YOUR ASSIGNMENT: Write out exactly the lines from the one with "Türk ve Suriyeli Çocuklar Kütüphanede" through the last line of the data below, but not the pictures.

+++++

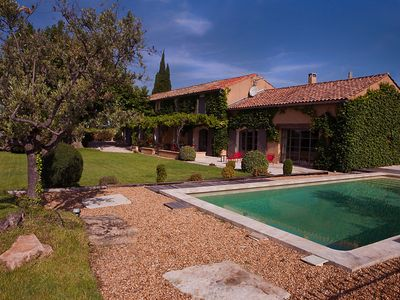 Photo for In Violès, Vaucluse, luxury landhouse for your holiday, heated pool
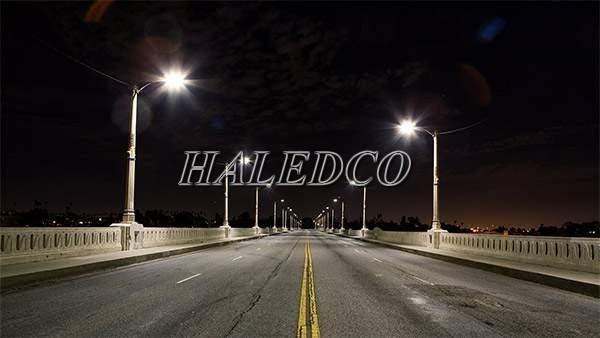 Đèn đường led năng lượng mặt trời 100w pin rời HLMTS7-100 lắp đặt trên đường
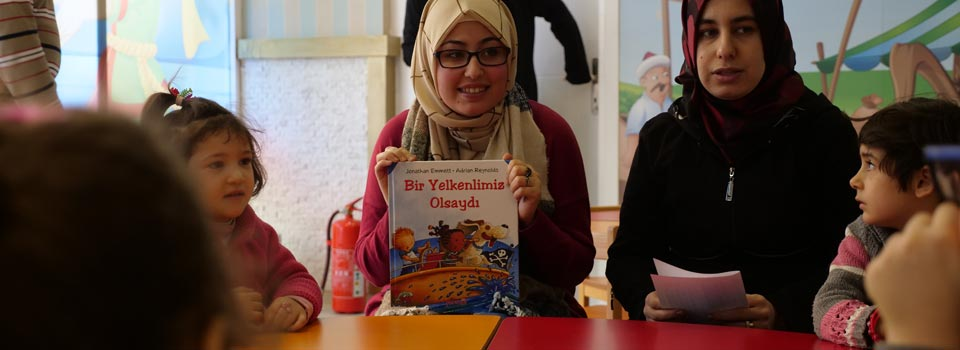Türk ve Suriyeli Çocuklar Kütüphanede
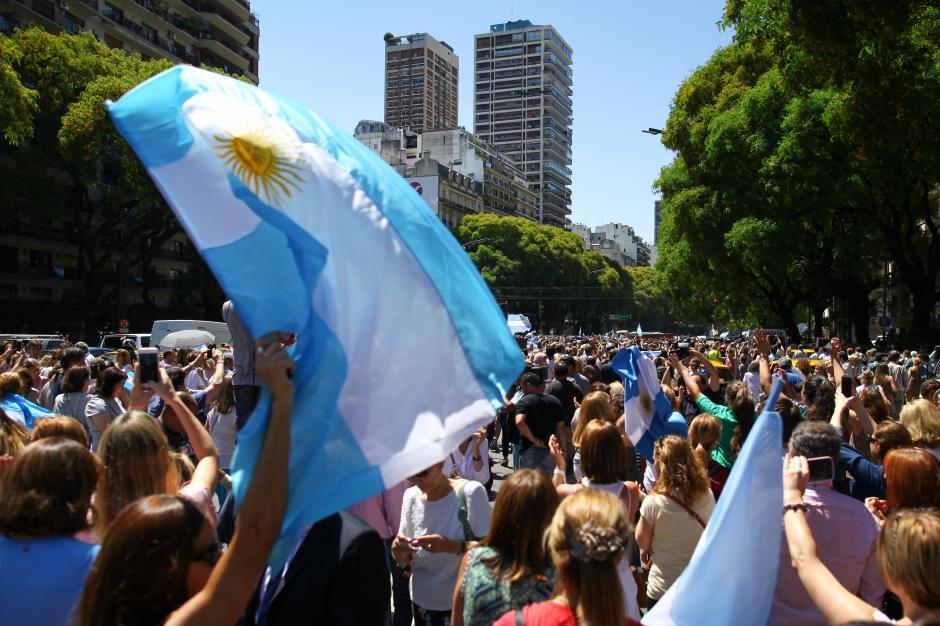 Miles de argentinos salieron a las calles de Buenos Aires a acompañar al nuevo presidente en su primer día de la era postkirchnerismo. (Foto: EFE)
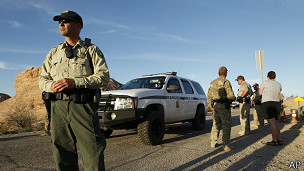 Policías en Nevada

+++++

YOUR SOLUTION:
Türk ve Suriyeli Çocuklar Kütüphanede
 Miles de argentinos salieron a las calles de Buenos Aires a acompañar al nuevo presidente en su primer día de la era postkirchnerismo. (Foto: EFE)
 Policías en Nevada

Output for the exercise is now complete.